Yu then shows how to prove Fano’s inequality from Assouad’s inequality. In information theory we see Fano’s Lemma as a statement about random variables and then it gets used in converse arguments for coding theorems to bound the entropy of the message set. Note that a decoder is really trying to do a multi-way hypothesis test, so we can think about the result in terms of hypothesis testing instead. This version can also be found in the Wikipedia article on Fano’s inequality.

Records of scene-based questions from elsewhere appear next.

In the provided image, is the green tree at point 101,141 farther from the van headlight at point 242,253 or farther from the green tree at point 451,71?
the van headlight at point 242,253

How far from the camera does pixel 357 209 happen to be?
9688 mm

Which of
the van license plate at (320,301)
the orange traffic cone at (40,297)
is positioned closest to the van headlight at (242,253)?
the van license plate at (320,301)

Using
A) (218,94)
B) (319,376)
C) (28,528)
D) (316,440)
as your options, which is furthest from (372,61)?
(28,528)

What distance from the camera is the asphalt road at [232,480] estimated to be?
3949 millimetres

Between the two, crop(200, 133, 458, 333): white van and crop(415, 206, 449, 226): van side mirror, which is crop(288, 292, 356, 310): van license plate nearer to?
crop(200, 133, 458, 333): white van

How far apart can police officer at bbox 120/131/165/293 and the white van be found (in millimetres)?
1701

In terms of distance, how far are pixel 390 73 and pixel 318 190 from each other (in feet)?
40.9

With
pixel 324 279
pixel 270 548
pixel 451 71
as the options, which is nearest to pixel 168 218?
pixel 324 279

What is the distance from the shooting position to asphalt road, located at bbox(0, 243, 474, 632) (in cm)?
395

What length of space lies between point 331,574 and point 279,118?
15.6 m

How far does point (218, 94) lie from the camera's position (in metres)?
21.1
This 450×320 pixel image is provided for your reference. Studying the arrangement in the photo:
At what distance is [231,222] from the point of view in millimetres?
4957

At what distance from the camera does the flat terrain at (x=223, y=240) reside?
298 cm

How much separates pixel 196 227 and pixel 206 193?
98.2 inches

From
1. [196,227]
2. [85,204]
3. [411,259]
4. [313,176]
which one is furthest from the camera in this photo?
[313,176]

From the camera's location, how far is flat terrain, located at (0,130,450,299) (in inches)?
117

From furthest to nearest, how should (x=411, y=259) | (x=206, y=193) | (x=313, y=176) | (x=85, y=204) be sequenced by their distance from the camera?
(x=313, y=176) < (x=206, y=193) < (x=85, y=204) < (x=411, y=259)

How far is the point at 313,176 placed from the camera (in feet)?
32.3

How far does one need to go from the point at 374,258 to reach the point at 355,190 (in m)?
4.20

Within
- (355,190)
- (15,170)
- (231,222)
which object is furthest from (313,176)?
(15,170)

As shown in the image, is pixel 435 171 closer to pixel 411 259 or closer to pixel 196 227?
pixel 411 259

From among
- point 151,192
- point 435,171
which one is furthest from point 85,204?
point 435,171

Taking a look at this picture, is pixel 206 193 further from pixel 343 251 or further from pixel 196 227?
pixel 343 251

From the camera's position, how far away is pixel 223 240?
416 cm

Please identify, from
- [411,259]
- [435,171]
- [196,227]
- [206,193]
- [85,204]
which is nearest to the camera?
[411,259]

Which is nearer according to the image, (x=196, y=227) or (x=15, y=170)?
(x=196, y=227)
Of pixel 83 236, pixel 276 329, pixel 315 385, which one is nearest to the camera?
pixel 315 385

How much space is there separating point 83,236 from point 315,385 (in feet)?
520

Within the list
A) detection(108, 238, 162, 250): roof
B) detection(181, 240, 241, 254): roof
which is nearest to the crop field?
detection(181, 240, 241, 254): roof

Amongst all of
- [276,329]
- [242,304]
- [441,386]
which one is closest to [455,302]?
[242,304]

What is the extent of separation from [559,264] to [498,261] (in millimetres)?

Fano’s Lemma. Let $\mathcal{M}_r \subset \mathcal{P}$ contain $r$ probability measures such that for all $j \ne j'$ with $j,j' \le r$

$d(\theta(P_j), \theta(P_{j'})) \ge \alpha_r$

and

$D(P_j~\|~P_{j'}) \le \beta_r$

Then

$\max_j \mathbb{E}_j[ d(\hat{\theta},\theta(P_j)) ] \ge \frac{\alpha_r}{2}\left( 1 - \frac{\beta_r + \log 2}{\log r} \right)$

Here $D(\cdot\|\cdot)$ is the KL-divergence. The proof follows from the regular Fano’s inequality by choosing a message $W$ uniformly in $\{1, 2, \ldots, r\}$ and then setting the output $Y$ to have the distribution $P_j$ conditioned on $W = j$.

The rest of the paper is definitely worth reading, but to me it was nice to see that Fano’s inequality is interesting beyond coding theory, and is in fact just one of several kinds of lower bound for estimation error.